* Exercise requirements *
Turn the records below, from the line containing "Daiwa Seaborg Megatwin" down to the line containing "BLUE SEDUCTION MEN ANTONIO BANDERAS", into a JSON list of strings. Give one string per line for only those lines, skip any blank lines, and leave the pictures out.

* Supplied records *
-- -- --
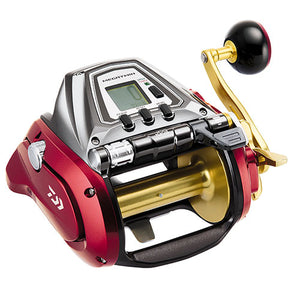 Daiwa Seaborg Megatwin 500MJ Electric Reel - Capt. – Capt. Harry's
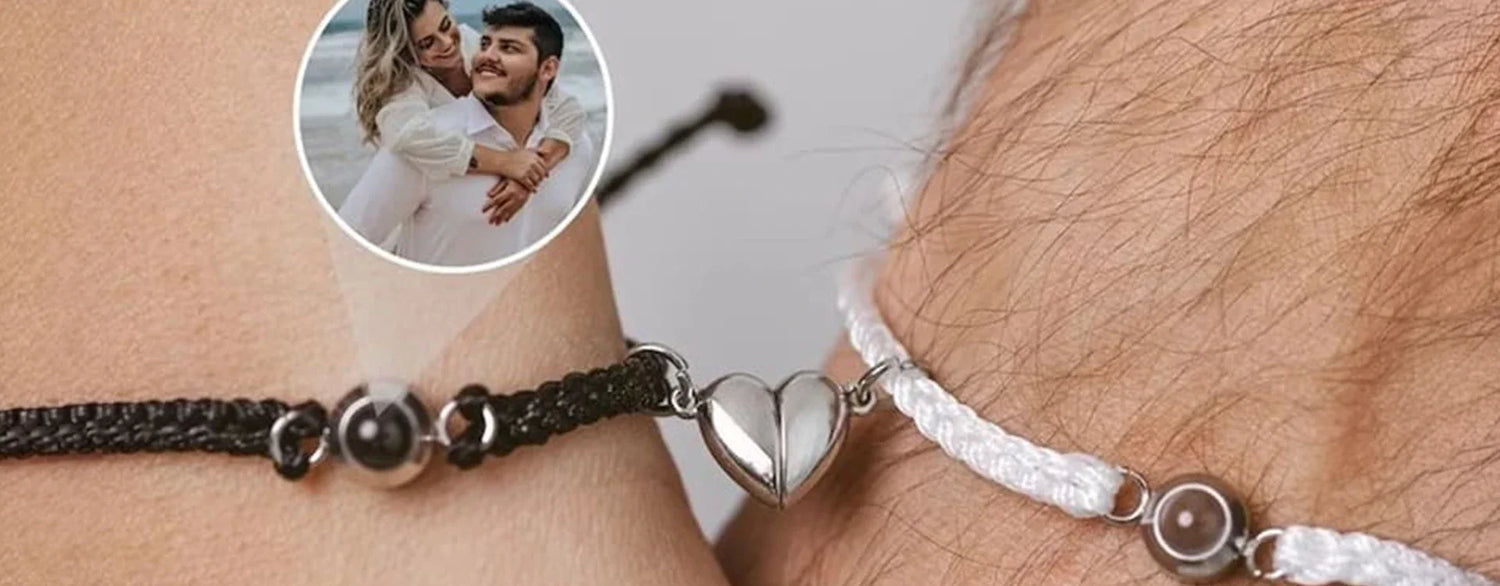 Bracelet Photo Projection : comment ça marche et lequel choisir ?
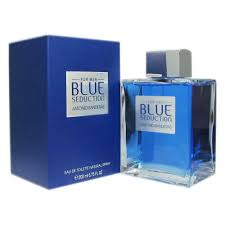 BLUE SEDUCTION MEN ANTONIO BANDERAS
-- -- --
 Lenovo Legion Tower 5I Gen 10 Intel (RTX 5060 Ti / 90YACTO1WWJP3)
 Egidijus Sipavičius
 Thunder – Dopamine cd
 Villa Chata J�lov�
-- -- --
* Result for this task *
[
  " Daiwa Seaborg Megatwin 500MJ Electric Reel - Capt. – Capt. Harry's",
  " Bracelet Photo Projection : comment ça marche et lequel choisir ?",
  " BLUE SEDUCTION MEN ANTONIO BANDERAS"
]